Saturday, November 04, 2006

St. Petersburg: The State Hermitage Museum

Heidi is on her way to Russia right now, or at least really soon, and I am sitting here at her desk being very jealous. She gets to visit St. Petersburg, and the Hermitage, where Sokurov made my favorite film of all time, Russian Ark. The films spirals through Russian history as though through a dream, never stopping, never staying in one place. The camera work itself is a feat: the film was shot in one take, with a steadycam, a cast of hundreds, the entire Hermitage as the set, and three live orchestras. Particularly affecting are the depictions of Catherine the Great as an aging queen, still spry enough to take a run through her snow-covered gardens with a courtier supporting her, and the scene from the Second World War, with all the frames empty and on the floor, the great rooms dark and bare.

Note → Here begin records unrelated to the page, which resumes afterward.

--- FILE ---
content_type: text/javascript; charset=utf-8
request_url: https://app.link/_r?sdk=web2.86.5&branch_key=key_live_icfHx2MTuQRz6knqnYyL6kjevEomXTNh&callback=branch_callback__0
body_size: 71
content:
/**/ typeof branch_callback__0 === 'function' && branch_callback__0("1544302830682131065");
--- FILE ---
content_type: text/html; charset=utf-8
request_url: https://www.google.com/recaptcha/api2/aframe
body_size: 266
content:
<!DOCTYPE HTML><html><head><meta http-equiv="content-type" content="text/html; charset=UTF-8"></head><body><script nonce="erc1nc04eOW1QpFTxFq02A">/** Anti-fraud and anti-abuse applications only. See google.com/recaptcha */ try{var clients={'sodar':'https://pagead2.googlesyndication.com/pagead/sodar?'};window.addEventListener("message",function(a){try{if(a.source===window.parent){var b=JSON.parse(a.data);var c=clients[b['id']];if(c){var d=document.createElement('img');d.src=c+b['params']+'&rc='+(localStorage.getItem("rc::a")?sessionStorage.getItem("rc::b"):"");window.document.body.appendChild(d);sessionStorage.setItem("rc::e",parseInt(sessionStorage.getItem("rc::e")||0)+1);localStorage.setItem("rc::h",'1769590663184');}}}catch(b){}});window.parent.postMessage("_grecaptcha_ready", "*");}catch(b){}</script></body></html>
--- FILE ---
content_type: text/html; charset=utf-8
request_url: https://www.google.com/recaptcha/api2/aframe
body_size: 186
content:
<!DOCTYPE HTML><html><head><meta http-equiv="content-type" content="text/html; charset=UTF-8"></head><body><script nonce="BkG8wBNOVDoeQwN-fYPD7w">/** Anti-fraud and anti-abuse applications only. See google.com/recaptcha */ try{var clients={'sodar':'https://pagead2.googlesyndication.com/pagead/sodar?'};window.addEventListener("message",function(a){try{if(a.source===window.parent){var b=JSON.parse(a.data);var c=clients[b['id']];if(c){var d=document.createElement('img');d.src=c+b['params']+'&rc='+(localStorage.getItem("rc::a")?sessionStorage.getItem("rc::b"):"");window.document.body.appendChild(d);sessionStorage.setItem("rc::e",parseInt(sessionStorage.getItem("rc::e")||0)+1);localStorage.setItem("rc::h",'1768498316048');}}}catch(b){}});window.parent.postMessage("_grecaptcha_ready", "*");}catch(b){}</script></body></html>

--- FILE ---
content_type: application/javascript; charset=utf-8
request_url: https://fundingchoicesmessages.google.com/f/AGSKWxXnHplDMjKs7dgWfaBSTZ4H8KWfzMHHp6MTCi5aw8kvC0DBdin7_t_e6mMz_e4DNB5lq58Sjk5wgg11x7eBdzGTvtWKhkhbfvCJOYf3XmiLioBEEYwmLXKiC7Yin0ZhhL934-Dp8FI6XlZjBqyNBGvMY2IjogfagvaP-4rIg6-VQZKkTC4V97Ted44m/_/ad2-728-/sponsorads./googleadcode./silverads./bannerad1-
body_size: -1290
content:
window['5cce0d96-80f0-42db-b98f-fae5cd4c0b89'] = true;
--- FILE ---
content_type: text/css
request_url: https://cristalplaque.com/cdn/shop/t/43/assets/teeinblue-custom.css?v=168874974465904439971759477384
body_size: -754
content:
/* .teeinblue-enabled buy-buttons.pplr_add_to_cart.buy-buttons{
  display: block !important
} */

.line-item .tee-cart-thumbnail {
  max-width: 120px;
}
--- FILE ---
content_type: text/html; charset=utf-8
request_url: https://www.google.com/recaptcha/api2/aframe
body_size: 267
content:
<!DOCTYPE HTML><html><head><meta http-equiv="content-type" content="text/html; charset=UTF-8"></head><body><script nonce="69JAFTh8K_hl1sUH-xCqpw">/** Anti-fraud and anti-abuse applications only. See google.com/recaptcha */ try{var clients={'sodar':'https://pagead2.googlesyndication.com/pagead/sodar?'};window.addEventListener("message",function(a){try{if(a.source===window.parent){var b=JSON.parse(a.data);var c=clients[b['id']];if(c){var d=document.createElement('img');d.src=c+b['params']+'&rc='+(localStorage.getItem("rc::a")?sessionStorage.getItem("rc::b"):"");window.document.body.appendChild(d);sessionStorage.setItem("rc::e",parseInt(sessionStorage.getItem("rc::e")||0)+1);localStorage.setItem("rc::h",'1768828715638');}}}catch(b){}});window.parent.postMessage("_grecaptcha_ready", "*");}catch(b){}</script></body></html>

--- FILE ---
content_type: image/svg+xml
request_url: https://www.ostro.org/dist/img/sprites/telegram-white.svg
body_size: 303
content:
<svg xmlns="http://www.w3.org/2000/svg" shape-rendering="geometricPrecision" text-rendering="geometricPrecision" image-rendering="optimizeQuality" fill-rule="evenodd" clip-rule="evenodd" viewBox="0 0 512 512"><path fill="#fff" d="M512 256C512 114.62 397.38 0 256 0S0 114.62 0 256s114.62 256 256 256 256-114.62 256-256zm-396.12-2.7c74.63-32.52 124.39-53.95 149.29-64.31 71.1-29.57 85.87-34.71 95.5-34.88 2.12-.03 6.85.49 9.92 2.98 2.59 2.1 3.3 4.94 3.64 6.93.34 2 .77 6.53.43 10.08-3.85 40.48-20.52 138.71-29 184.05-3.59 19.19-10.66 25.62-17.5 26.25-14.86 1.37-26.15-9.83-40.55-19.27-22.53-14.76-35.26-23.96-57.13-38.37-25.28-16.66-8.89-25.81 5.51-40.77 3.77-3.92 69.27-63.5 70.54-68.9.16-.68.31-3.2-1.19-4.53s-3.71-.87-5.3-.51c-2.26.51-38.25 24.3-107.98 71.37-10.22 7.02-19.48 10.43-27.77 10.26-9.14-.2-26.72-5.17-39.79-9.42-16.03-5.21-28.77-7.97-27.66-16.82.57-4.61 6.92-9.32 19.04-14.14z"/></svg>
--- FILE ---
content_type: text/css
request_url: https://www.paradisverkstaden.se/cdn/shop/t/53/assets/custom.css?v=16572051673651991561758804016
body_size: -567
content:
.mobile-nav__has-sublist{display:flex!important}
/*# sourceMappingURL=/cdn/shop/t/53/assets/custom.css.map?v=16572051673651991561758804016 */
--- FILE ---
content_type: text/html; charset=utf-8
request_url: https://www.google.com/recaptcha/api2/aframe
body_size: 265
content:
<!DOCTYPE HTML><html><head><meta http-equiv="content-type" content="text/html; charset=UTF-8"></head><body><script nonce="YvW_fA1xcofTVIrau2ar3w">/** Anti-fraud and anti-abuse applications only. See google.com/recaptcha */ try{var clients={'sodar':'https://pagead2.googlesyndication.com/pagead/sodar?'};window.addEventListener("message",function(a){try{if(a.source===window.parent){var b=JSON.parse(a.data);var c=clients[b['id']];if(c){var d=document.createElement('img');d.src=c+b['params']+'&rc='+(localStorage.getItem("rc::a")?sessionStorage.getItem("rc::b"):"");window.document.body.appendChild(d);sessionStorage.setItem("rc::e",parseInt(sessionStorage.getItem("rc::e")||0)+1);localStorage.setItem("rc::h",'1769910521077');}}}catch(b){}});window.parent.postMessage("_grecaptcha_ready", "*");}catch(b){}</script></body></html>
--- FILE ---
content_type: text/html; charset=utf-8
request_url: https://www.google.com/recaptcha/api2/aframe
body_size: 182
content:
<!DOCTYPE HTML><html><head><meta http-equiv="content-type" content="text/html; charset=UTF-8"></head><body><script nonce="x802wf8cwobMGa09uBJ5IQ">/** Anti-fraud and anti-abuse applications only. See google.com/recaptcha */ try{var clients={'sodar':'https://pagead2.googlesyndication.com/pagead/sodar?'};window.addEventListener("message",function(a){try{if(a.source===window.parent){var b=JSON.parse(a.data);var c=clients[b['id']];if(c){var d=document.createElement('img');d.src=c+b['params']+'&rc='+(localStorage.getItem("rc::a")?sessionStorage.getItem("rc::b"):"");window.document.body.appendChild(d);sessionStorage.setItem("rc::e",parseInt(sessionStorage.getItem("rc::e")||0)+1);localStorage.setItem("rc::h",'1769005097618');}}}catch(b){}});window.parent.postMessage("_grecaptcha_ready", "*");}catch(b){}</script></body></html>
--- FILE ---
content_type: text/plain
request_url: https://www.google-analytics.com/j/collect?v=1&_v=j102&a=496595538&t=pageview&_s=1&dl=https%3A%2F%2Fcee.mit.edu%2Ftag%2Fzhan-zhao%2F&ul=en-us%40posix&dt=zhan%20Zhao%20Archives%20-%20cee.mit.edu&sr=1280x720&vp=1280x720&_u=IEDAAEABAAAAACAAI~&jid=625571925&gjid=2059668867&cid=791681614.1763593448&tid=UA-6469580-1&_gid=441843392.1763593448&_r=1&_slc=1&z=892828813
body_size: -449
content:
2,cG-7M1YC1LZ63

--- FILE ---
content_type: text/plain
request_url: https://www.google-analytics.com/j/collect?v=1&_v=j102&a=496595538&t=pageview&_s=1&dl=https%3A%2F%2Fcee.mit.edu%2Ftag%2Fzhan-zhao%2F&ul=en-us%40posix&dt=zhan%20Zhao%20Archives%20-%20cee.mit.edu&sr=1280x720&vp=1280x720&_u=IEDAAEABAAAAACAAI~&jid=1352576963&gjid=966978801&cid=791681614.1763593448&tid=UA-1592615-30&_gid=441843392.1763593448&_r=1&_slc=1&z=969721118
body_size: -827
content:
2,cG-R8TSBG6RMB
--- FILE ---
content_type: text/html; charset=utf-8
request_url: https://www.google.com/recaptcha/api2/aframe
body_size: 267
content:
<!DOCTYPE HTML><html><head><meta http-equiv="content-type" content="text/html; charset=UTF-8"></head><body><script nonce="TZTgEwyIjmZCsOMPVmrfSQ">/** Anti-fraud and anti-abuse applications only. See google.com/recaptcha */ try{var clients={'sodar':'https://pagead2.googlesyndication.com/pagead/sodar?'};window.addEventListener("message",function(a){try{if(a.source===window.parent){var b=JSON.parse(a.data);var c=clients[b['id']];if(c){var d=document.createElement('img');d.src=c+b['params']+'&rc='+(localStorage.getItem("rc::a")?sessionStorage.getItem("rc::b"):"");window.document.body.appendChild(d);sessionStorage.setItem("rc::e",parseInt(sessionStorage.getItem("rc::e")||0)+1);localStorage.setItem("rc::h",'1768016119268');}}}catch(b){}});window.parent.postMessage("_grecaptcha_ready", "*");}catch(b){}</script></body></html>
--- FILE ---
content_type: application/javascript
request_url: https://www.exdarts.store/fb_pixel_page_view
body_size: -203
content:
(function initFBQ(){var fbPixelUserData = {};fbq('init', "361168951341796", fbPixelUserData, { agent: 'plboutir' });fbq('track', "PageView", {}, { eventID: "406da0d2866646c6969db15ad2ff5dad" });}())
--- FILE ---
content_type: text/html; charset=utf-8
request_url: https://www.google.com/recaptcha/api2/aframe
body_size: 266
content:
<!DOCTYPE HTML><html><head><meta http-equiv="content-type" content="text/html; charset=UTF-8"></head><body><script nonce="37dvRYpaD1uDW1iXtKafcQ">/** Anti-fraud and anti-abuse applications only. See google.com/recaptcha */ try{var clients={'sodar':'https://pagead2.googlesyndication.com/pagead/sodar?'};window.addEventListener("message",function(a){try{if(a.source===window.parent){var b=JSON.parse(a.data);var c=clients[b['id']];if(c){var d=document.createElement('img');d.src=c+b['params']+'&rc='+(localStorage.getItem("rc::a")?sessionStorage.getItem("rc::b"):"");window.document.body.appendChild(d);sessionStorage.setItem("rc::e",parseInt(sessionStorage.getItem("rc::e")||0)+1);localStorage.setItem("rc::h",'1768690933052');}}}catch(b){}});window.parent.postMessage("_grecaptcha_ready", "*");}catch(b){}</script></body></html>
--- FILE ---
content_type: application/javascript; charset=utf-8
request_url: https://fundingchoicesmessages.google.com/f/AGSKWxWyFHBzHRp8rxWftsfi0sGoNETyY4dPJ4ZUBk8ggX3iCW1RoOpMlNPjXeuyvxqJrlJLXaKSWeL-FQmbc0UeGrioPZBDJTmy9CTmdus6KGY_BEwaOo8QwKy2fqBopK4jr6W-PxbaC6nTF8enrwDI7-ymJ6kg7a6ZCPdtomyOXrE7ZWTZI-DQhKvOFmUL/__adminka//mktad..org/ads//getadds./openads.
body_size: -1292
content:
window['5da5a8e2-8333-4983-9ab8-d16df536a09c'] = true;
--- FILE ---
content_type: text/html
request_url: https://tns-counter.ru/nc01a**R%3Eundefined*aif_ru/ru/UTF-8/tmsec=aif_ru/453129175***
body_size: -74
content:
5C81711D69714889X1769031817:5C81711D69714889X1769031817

The Director of the Hermitage ordered everything packed up during World War II and shipped off to safety. The frames remained, however, as a sign to the Germans that Russia would be back to display the glory of its gallery once again. Debra Dean chronicles this devastating time in Russian history in her novel The Madonnas of Leningrad. In the book, Marina, a young docent at the Hermitage, helps to pack the paintings and other pieces away; at the same time, she takes daily walks through the empty rooms, remembering by sheer force of will the pictures that once hung on the walls. She is drawn to the Madonnas in particular; I, on the other hand, wish I could see in person Fragonard's The Stolen Kiss, or any of the Poussin paintings they hold. More than that, I simply wish I sould walk those halls and see the mouldings, the staircases, the gardens.

I'll most likely never make it to Russia, and that saddens me to no end.